On 5/26/25 3:45 PM, Rukomoinikova Aleksandra wrote:
> Ilya, hi! Thank you for your help and sorry for the long reply.
> 
> Generally, I figured out the classifier code and understood what you 
> meant, but I noticed that when testing with a kernel module, there's a 
> difference in the way the classifier works, or something similar. In the 
> test I was having trouble with, the expected conntrack state is: 
> +new-est-rpl+trk. After my changes, it turns out to be: +new-rpl+trk. I 
> corrected the test to expect +new-rpl+trk, but in tests with the OVS 
> kernel datapath(check kernel), the old сonntrack state is expected: 
> +new-est-rpl+trk. I couldn't figure out the reason for this behavior, 
> can you suggest where it would be better to look and what it could be 
> connected with? Thanks!

Sorry, lost track of this discussion for some time.  If you run the same
test with 'make check-kernel' and the 'make check-system-userspace', do
you see different conntrack states?  There might be some slight difference
in what kind of OpenFlow rules ovn-controller generates depending on the
OVS datapath type (features supported).

> 
> On 19.05.2025 23:14, Ilya Maximets wrote:
>> On 5/16/25 11:16 AM, Rukomoinikova Aleksandra wrote:
>>> Hi!
>>>
>>> We've encountered a strange issue while backporting patches to the
>>> version 24.03 branch (ovs v3.3.4) and running tests. Let me describe the
>>> situation:
>>> I took the upstream branch 24.03, added a stage at the beginning of the
>>> switch pipeline, and added a 'match all' flow with 'next;' action.
>>> Commit example:
>>> https://github.com/Sashhkaa/ovn/commit/f20295315c327addfeb6fe455c3b3c655d6b3666.

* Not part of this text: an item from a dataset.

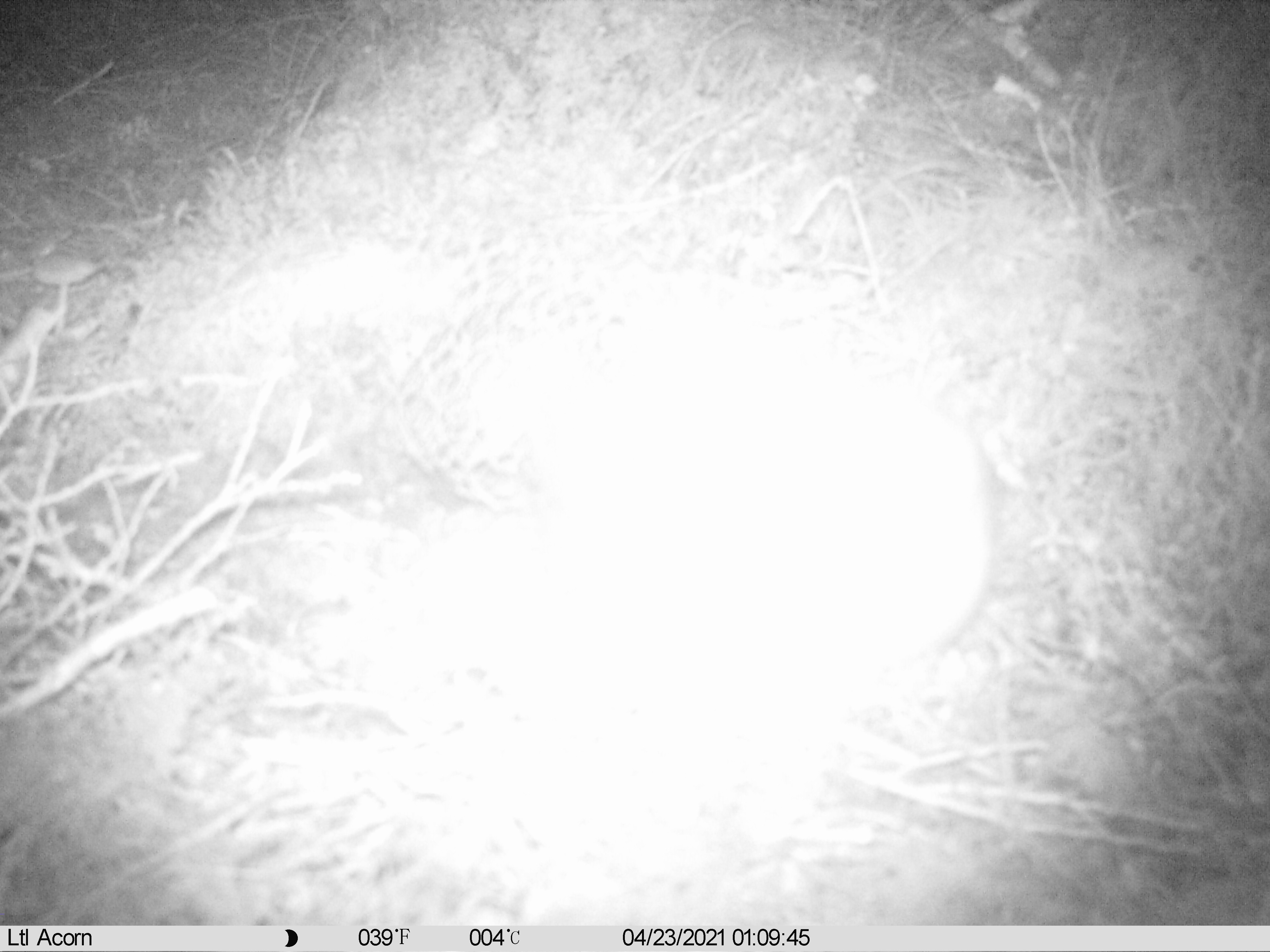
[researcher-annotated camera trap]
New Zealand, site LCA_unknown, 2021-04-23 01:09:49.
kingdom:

>>> After this change, OVN 79-82 userspace tests (ECMP symmetric reply)
>>> started failing.
>>> According to the test logs, I see the following:
>>> The test expects to see the conntrack state ct_state(+new-est-rpl+trk)
>>> in the datapath flow, but gets ct_state(+new-rpl+trk) - that is, -est
>>> disappears. I will also attach more detailed dumps below.
>> In general, the extra -est match is harmless and doesn't affect correctness,
>> because +new traffic is always -est.  And +est traffic is always -new.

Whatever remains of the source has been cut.